Antimicrobial susceptibility testing was performed on 31of the 32 colonizing isolates. Ten isolates (32%) were resistant to clindamycin of which 5 were due to inducible resistance. One isolate had intermediate susceptibility to gentamicin and one was resistant to trimethoprim-sulfamethoxazole (3%), 25 isolates (81%) were resistant to erythromycin and 5 isolates (16%) were resistant and another 5 had intermediate susceptibility to levofloxacin.

Susceptibility testing was performed on isolates of 17 of the 18 patients who had both colonization and infection. There was concordance between the susceptibility patterns of the colonizing and infecting isolates except for 1 isolate causing infection that was susceptible to clindamycin, 1 that was susceptible to erythromycin and 1 that was resistant to gentamicin with the corresponding colonizing isolates being resistant to clindamcyin and erythromycin and susceptible to gentamicin, respectively. In these 3 cases the spa types were identical for the colonizing and infecting isolates. Of the 17 infecting isolates tested, 16 (94%) were susceptible to mupirocin and 1 showed low-level resistance. All the colonizing and infecting isolates were susceptible to vancomycin. Of the 31 colonizing isolates tested, 12 isolates had an MIC of <0.5 μg/mL and 19 isolates had an MIC of 1 μg/mL. Of the 17 infecting isolates tested, 11 isolates had an MIC of <0.5 μg/mL and 6 had an MIC of 2 μg/mL.

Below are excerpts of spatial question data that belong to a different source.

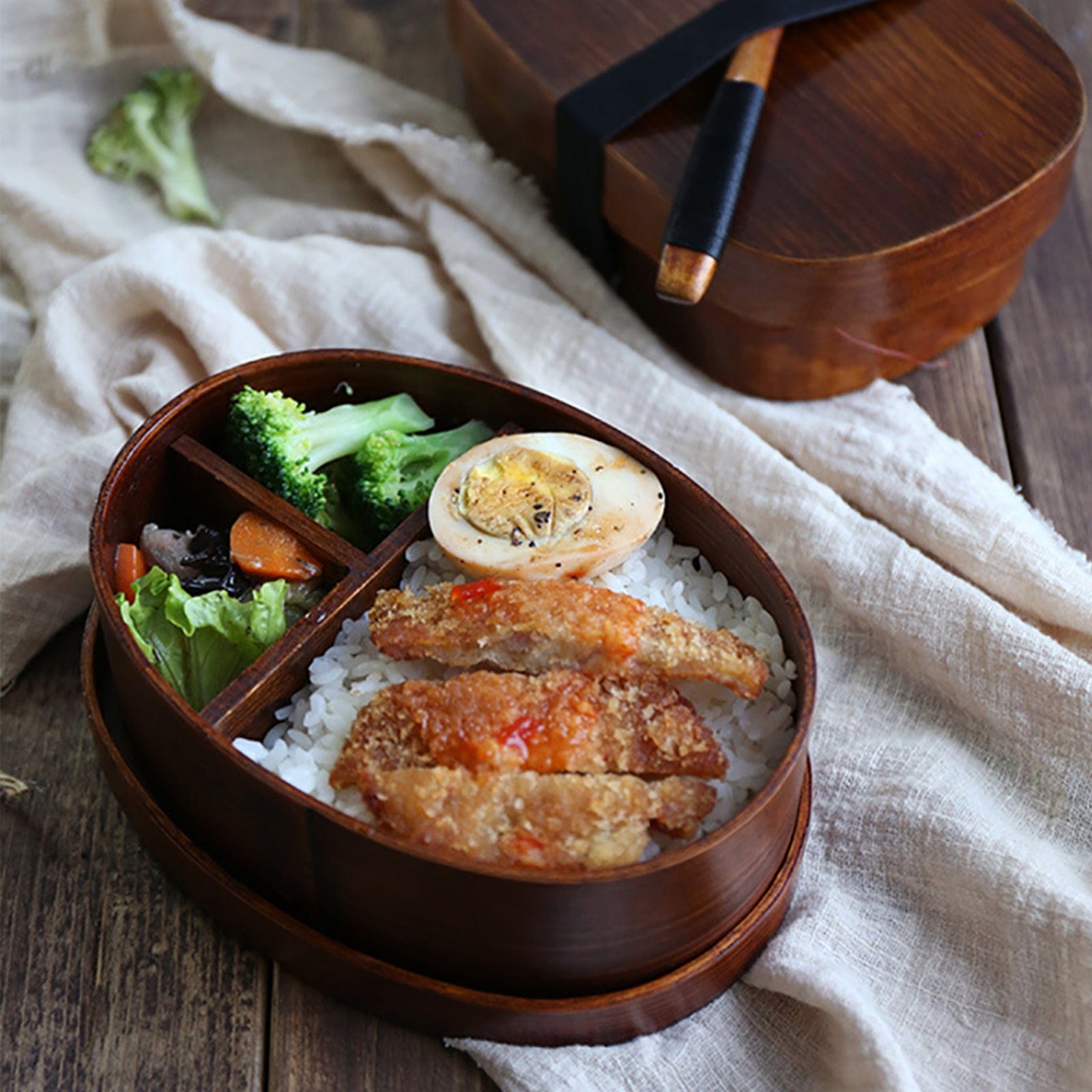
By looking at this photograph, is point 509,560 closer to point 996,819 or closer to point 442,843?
point 442,843

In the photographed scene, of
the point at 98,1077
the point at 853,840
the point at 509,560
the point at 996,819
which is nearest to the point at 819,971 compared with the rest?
the point at 853,840

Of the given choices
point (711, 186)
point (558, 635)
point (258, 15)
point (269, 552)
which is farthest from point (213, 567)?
point (258, 15)

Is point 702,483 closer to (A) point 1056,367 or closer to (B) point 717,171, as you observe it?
(B) point 717,171

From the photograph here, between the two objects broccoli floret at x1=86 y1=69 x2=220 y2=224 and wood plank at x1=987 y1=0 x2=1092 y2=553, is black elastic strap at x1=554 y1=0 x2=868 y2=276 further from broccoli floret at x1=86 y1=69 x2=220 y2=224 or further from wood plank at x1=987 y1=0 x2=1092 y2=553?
broccoli floret at x1=86 y1=69 x2=220 y2=224

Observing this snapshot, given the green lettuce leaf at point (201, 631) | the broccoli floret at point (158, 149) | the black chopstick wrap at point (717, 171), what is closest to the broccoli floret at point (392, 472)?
the green lettuce leaf at point (201, 631)

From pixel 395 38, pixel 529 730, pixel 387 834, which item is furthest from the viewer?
pixel 395 38

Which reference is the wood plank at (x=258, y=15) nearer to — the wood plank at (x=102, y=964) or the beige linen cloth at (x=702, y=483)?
the beige linen cloth at (x=702, y=483)

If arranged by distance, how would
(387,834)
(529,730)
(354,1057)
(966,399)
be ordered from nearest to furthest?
(387,834) → (529,730) → (354,1057) → (966,399)
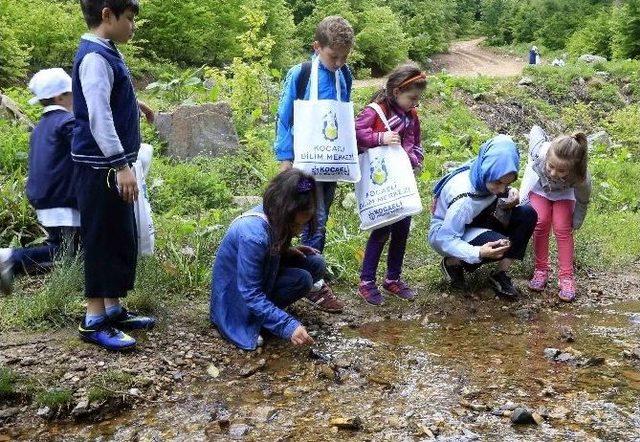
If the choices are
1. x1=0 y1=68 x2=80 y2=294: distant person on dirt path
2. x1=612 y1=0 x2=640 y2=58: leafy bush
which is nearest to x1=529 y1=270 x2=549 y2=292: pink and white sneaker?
x1=0 y1=68 x2=80 y2=294: distant person on dirt path

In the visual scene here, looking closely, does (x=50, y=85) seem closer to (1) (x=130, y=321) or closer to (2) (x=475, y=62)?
(1) (x=130, y=321)

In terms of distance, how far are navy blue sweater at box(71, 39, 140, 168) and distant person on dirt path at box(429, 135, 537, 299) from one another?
209 cm

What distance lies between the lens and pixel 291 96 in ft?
13.8

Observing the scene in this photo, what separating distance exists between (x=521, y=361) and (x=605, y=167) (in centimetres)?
638

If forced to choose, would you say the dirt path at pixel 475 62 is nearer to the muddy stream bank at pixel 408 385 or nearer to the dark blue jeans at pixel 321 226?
the dark blue jeans at pixel 321 226

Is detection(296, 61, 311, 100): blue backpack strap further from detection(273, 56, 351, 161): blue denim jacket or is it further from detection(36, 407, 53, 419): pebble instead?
detection(36, 407, 53, 419): pebble

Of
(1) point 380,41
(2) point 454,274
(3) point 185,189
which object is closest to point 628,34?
(1) point 380,41

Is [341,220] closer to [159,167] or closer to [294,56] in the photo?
[159,167]

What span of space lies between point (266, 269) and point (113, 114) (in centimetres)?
111

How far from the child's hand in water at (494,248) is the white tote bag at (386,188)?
480 mm

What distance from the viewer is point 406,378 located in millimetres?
3395

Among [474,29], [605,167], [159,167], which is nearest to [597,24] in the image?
[474,29]

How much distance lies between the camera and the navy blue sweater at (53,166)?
411 centimetres

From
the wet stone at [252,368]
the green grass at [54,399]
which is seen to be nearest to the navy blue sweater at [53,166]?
the green grass at [54,399]
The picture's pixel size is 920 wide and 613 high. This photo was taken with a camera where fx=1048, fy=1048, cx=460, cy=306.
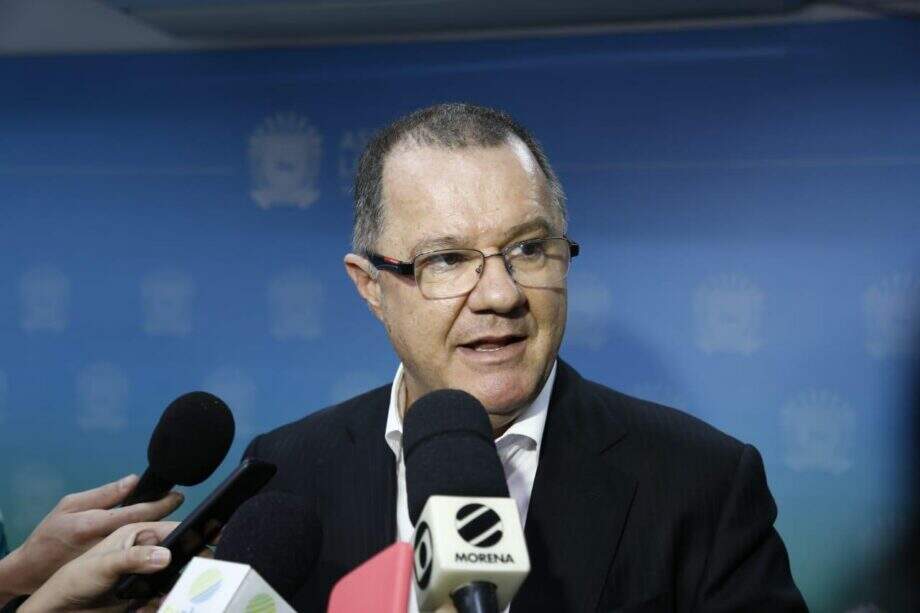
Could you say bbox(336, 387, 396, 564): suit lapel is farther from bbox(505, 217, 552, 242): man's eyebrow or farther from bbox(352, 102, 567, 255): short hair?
bbox(505, 217, 552, 242): man's eyebrow

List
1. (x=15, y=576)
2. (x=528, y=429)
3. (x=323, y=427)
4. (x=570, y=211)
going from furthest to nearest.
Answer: (x=570, y=211) → (x=323, y=427) → (x=528, y=429) → (x=15, y=576)

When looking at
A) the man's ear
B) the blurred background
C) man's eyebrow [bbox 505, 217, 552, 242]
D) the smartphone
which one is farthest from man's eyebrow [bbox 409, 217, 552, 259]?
the blurred background

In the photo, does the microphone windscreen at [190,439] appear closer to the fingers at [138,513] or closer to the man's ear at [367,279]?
the fingers at [138,513]

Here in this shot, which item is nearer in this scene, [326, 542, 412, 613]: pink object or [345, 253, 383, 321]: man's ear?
[326, 542, 412, 613]: pink object

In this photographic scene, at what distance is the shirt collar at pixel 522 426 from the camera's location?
2.08 m

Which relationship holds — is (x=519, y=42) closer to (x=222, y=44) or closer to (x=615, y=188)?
(x=615, y=188)

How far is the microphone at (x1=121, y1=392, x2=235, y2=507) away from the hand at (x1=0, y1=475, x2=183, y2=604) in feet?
0.10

PVL Status in Patients Colonized with MRSA

Of the 32 patients colonized with MRSA, 10 (31%) of the colonizing strains were PVL-positive. Six of the 10 patients colonized with PVL-positive strains were colonized in both the nares and rectum while 2 of the 22 patients colonized with PVL-negative strains were colonized in both sites (p=0.005). There was no significant difference in colonization with PVL-positive strains in the two time periods (p=1.0). None of the variables including age, race, sex, underlying disease, transplant status and absolute neutrophil count was different between patients colonized with PVL-positive or PVL-negative strains.

Of the 22 patients colonized with PVL-negative strains, 8 (36%) were colonized and infected with MRSA. Of the 10 patients colonized with PVL-positive strains, 10 (100%) were colonized and infected with MRSA (p=0.001). Cutaneous infection by PVL-positive strains was seen in 7 patients and catheter-related blood-stream infection was seen in 3 patients. All the PVL-positive isolates were susceptible to clindamycin.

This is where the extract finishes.